:: FRAGMENTO DEL DOCUMENTO

No se encuentran entre los pliegos de La Habana arqueológica láminas iluminadas, de ingenuo romanticismo, o recreaciones audaces. Las ilustraciones se convierten en mapas. La densidad del dibujo se diluye hasta constituir sólo trazos, marcas en el papel. Huellas cada vez más tenues de lo que ha desaparecido, como si, incluso durante el acto de dibujar, fuera esfumándose el recuerdo o la presencia de esos edificios. Sin embargo, al contemplar esos planos obsesivos, que se evaporan gradualmente, más que en las ruinas se piensa en una especie de misterio, o en lo que bien podría llegar a ser una revelación.

Mientras tanto, el dibujo se vuelve lineal, escueto, exacto. Apenas se permite Francisco Bedoya el uso de dos o tres colores de tinta para distinguir los diferentes estratos de su peculiar excavación arqueológica. Los propios planos, en su acumulación, representan esos estratos. Sólo del Castillo de La Fuerza llegó a dibujar treinta planos, uno encima del otro, como si en el castillo residiera la esencia de la ciudad. Una idea que, por lo demás, compartía con José Lezama Lima, para quien el Castillo de La Fuerza seguía siendo «el centro de imantación de La Habana». Creo que esta proliferación de estratos, esta superposición de datos, esta sobreabundancia de información fue, en definitiva, una manera de conjurar tanto la nostalgia como el miedo a sentirse extraño en su propia ciudad. Ya no se trataba de recrear o reinventar una ciudad desaparecida, sino de reconstruirla de manera matemática, me atrevería a decir. Esta intención cambió sus métodos y su manera de dibujar La Habana.

::::

* TAREAS POR REALIZAR:
(1) En el fragmento sobre los dibujos de Francisco Bedoya, enumere todas las expresiones introducidas por «esta» dentro de la oración que comienza con «Creo que».
(2) Transcriba del fragmento sobre los dibujos de Francisco Bedoya el pasaje que se abre con las palabras que contienen «No se encuentran» y se cierra con «ser una revelación.».
Los registros no hacen falta para resolver ninguna tarea.

:: REGISTROS MOSTRADOS

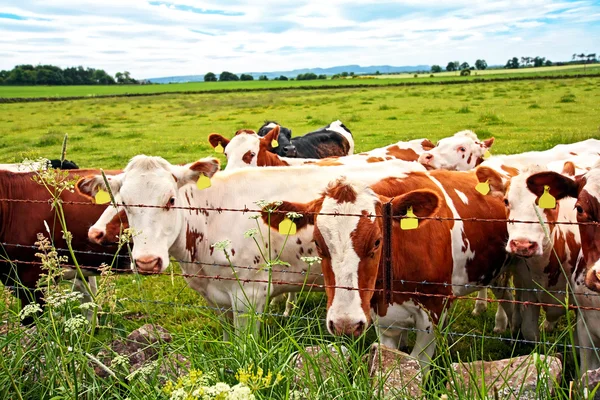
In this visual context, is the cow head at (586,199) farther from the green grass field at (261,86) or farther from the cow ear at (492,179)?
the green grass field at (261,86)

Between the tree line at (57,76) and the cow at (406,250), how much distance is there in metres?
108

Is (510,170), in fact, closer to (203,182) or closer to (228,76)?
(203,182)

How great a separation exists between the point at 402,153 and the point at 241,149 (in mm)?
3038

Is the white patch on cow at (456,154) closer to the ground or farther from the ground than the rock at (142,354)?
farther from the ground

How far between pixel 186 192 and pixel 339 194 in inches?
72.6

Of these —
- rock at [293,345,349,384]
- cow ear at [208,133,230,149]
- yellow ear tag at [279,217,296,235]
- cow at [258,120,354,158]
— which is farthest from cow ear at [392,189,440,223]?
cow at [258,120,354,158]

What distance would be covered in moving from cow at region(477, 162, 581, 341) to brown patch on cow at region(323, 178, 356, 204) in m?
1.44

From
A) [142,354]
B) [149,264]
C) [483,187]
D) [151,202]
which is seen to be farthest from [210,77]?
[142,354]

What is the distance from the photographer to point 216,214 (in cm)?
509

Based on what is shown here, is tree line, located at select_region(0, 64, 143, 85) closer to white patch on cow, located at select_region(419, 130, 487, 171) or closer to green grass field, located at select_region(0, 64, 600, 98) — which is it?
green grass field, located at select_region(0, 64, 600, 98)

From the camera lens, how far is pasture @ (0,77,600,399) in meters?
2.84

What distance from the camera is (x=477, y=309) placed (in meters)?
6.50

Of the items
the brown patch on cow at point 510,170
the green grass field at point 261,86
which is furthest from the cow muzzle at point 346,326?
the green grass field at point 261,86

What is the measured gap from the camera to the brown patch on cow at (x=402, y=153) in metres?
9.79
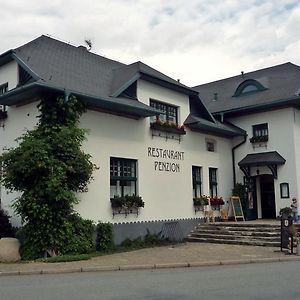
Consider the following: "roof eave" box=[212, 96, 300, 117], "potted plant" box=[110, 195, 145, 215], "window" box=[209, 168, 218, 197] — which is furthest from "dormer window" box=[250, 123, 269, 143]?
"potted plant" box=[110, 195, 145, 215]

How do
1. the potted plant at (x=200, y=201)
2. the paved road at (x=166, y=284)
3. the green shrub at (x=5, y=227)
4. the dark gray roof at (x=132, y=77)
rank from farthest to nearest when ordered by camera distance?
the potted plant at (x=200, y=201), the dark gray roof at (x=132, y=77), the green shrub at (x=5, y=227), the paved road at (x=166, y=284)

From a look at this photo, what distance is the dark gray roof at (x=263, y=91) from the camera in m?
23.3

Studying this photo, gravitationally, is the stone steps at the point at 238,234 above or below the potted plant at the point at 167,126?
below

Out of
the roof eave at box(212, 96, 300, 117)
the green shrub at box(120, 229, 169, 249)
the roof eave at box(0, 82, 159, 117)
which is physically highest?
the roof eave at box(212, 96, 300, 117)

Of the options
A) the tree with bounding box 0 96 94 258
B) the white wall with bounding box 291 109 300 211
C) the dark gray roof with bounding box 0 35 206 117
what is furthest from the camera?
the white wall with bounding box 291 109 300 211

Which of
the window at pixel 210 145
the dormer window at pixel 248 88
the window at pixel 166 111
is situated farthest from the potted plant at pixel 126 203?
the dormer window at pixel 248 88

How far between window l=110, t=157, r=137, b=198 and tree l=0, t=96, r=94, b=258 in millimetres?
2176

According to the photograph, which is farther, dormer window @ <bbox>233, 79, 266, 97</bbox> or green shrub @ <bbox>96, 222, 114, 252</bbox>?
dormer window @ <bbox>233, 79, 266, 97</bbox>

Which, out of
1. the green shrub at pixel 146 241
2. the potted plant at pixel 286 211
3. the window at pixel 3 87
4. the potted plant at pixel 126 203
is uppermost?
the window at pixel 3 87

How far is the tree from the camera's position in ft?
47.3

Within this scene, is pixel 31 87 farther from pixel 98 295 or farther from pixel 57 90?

::::

* LAS RESPUESTAS:
(1) proliferación de estratos; superposición de datos; sobreabundancia de información

(2)
No se encuentran entre los pliegos de La Habana arqueológica láminas iluminadas, de ingenuo romanticismo, o recreaciones audaces. Las ilustraciones se convierten en mapas. La densidad del dibujo se diluye hasta constituir sólo trazos, marcas en el papel. Huellas cada vez más tenues de lo que ha desaparecido, como si, incluso durante el acto de dibujar, fuera esfumándose el recuerdo o la presencia de esos edificios. Sin embargo, al contemplar esos planos obsesivos, que se evaporan gradualmente, más que en las ruinas se piensa en una especie de misterio, o en lo que bien podría llegar a ser una revelación.